━━━ Material supplied
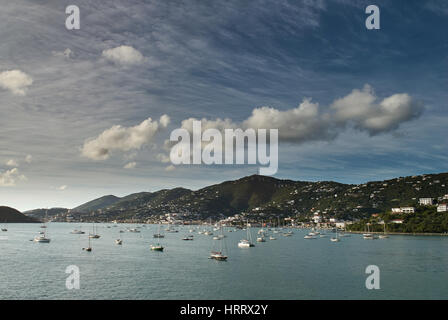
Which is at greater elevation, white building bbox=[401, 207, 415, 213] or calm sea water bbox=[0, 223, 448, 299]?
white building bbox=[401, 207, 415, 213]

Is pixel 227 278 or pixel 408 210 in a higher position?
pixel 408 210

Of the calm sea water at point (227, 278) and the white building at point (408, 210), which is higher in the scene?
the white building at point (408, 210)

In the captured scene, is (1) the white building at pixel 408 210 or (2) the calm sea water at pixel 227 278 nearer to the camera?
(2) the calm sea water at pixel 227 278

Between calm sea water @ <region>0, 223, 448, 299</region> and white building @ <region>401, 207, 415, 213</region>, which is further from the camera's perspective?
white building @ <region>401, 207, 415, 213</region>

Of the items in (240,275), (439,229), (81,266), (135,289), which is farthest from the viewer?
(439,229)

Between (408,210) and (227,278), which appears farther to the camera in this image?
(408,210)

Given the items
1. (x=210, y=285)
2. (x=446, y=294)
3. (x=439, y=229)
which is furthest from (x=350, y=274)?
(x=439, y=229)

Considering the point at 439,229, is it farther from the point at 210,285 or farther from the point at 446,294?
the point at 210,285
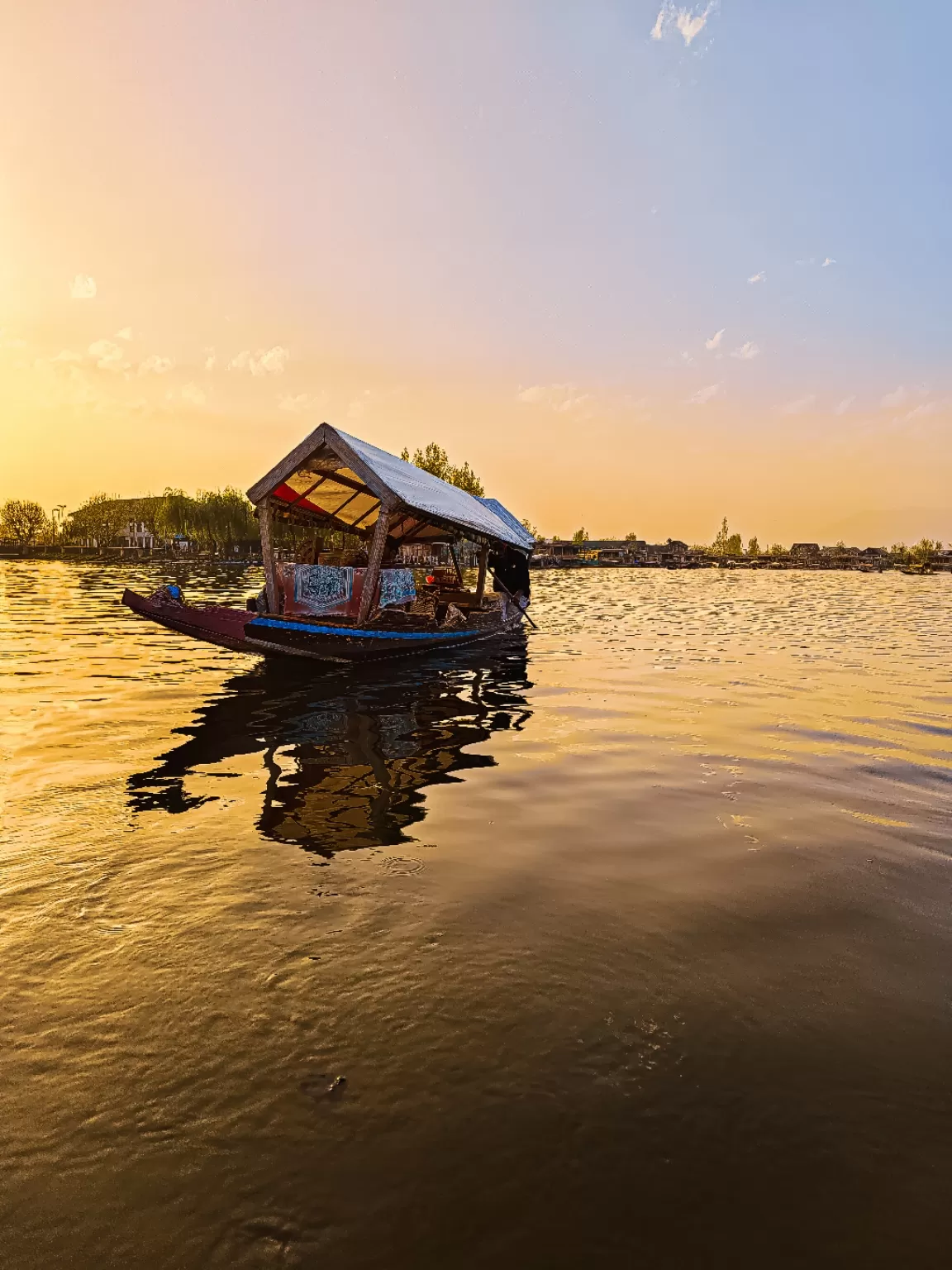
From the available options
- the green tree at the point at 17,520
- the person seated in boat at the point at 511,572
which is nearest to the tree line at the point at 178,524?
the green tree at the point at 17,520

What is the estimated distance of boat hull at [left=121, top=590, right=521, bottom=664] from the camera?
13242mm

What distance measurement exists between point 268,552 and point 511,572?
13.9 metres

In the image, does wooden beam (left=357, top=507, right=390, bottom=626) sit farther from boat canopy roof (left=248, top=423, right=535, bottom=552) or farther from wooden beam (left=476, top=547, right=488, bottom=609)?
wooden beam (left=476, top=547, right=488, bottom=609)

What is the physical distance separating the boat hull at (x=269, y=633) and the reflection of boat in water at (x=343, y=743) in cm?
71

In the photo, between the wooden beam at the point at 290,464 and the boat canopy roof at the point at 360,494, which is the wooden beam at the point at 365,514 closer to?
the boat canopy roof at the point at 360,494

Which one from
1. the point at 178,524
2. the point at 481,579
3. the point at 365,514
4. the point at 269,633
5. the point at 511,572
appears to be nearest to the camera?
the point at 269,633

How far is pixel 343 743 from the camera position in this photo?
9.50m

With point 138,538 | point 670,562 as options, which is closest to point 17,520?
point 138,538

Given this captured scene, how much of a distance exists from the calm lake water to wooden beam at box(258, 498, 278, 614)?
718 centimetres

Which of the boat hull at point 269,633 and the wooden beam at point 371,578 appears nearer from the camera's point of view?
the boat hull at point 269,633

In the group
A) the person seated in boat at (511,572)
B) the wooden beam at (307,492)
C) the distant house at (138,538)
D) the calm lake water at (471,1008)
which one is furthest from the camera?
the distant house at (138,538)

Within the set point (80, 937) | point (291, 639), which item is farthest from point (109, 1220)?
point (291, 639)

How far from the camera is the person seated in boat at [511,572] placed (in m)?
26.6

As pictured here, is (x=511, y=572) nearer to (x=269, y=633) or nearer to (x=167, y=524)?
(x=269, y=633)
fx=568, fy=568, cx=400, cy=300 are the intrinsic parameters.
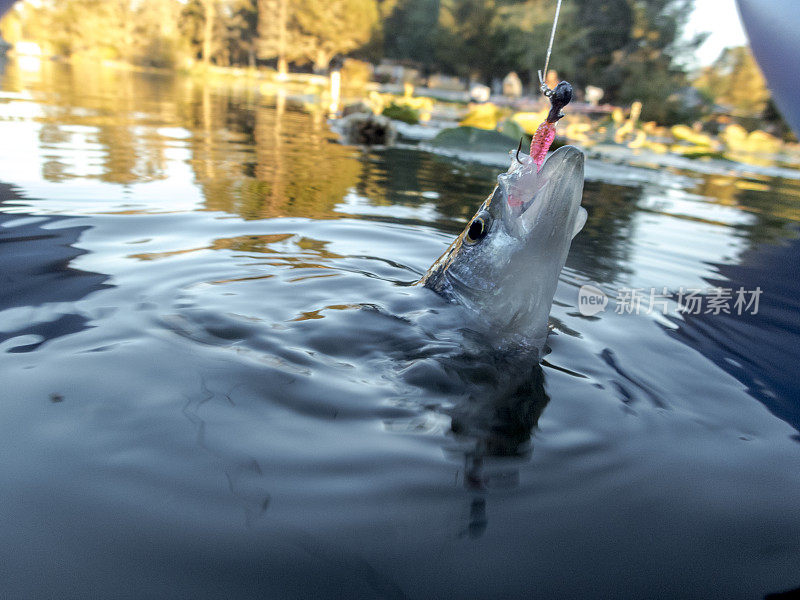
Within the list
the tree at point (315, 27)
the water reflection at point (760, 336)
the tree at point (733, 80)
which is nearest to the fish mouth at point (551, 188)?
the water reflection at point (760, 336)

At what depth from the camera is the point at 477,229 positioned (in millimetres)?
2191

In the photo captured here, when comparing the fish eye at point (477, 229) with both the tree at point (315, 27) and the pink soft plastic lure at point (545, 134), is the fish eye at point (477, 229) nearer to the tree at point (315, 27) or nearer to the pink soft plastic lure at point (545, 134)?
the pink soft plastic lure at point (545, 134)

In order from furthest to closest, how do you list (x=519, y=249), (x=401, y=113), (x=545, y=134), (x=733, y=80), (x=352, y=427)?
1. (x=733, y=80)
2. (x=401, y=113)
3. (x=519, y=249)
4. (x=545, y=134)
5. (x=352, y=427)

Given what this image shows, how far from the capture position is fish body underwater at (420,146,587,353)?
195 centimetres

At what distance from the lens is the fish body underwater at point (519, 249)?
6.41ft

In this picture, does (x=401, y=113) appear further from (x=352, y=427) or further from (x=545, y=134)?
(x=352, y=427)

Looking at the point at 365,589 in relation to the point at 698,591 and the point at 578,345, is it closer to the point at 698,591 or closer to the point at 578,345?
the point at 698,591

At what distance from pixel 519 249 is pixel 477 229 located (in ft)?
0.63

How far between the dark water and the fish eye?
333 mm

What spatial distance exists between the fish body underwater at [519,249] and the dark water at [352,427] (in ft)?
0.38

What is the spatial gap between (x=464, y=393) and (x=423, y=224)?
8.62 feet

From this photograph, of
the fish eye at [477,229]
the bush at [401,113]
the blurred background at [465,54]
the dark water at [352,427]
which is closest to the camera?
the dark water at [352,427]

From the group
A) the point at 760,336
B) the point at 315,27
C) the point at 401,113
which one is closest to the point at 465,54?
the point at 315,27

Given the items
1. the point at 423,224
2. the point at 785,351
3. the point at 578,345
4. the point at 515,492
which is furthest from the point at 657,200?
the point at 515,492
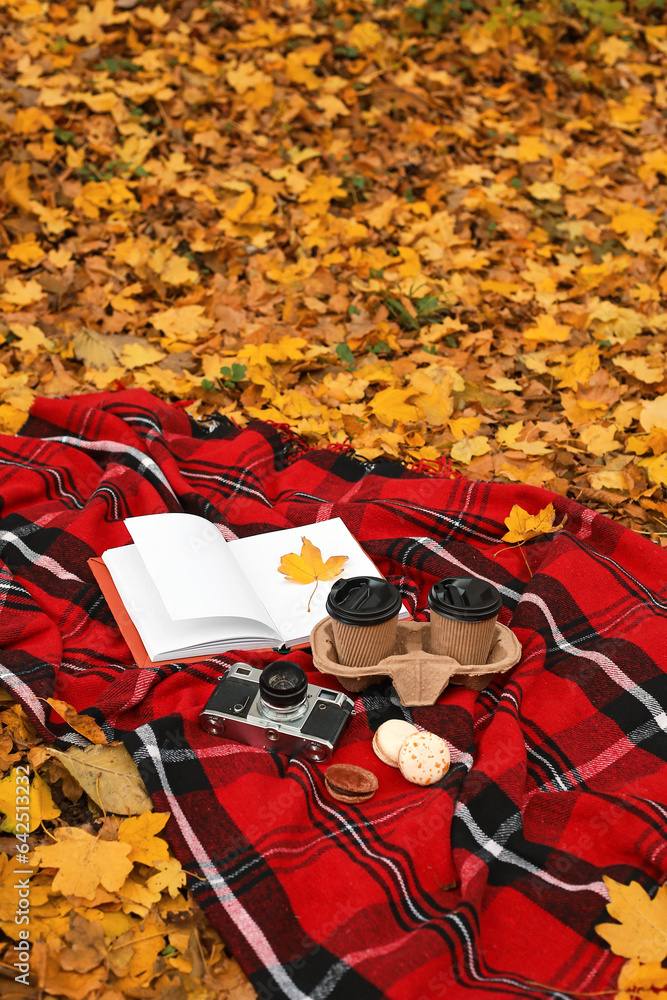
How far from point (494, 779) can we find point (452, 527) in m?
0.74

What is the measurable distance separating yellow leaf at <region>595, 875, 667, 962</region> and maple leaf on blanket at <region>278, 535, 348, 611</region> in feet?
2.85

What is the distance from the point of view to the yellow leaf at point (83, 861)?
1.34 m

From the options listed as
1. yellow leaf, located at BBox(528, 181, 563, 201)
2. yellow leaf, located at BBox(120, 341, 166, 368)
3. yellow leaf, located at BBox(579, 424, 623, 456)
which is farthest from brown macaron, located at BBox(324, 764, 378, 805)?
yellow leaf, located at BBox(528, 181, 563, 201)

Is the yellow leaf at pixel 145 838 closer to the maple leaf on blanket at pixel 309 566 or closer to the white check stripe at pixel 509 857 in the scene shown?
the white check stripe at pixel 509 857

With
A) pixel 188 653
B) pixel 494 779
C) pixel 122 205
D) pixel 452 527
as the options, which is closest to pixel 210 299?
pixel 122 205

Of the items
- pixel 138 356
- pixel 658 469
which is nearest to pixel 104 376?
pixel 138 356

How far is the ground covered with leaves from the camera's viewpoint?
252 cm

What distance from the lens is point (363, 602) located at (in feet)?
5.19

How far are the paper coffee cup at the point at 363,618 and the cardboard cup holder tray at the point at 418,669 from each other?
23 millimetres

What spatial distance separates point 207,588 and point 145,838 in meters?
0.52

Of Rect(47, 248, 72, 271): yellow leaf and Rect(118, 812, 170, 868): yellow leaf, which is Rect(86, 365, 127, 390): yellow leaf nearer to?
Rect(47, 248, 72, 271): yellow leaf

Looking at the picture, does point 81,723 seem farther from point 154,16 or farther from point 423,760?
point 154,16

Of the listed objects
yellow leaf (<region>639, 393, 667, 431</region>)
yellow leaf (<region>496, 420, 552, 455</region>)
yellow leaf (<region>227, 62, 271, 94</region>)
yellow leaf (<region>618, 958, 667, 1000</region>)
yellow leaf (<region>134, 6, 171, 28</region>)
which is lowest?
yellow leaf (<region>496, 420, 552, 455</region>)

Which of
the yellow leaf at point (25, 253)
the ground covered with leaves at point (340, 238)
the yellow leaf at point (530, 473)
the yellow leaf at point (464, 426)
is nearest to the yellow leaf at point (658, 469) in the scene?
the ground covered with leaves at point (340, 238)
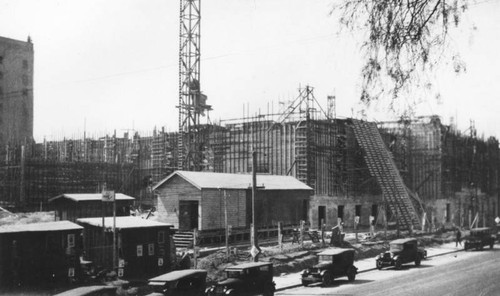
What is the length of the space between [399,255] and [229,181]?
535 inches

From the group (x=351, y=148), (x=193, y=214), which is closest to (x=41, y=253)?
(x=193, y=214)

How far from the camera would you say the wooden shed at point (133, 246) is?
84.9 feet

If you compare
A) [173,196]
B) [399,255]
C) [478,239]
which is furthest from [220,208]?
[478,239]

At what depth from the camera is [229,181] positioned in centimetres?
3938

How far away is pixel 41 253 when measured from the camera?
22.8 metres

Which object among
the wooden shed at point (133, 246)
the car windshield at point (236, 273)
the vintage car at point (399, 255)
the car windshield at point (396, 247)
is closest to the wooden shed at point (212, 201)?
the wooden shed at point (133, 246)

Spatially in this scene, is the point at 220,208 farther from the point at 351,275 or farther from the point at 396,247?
━━━━━━
— Task details —
Reproduce the records word for word, starting at the line that contains "Of the listed objects" and continuing through the end of the records. Leave out the pictures.

— Exercise response —
Of the listed objects
yellow leaf (<region>639, 393, 667, 431</region>)
yellow leaf (<region>496, 420, 552, 455</region>)
yellow leaf (<region>227, 62, 271, 94</region>)
yellow leaf (<region>618, 958, 667, 1000</region>)
yellow leaf (<region>134, 6, 171, 28</region>)
which is lowest?
yellow leaf (<region>496, 420, 552, 455</region>)

Which of
the yellow leaf at point (25, 253)
the ground covered with leaves at point (340, 238)
the yellow leaf at point (530, 473)
the yellow leaf at point (464, 426)
is nearest to the yellow leaf at point (658, 469) in the scene?
the ground covered with leaves at point (340, 238)
What is the length of the space between [399,255] and [229,181]?
535 inches

From the group (x=351, y=148), (x=193, y=214), which is closest to (x=41, y=253)?
(x=193, y=214)

How far from the camera would you say the wooden shed at point (133, 246) is?
84.9 feet

If you compare
A) [173,196]
B) [399,255]
C) [478,239]
which is furthest from [220,208]?
[478,239]

At what depth from the camera is [229,181] positioned in centimetres?
3938

How far away is pixel 41 253 when measured from the camera?
22.8 metres

Which object among
the wooden shed at point (133, 246)
the car windshield at point (236, 273)
the vintage car at point (399, 255)
the car windshield at point (396, 247)
is closest to the wooden shed at point (212, 201)?
the wooden shed at point (133, 246)

Spatially in this scene, is the point at 220,208 farther from the point at 351,275 or farther from the point at 396,247?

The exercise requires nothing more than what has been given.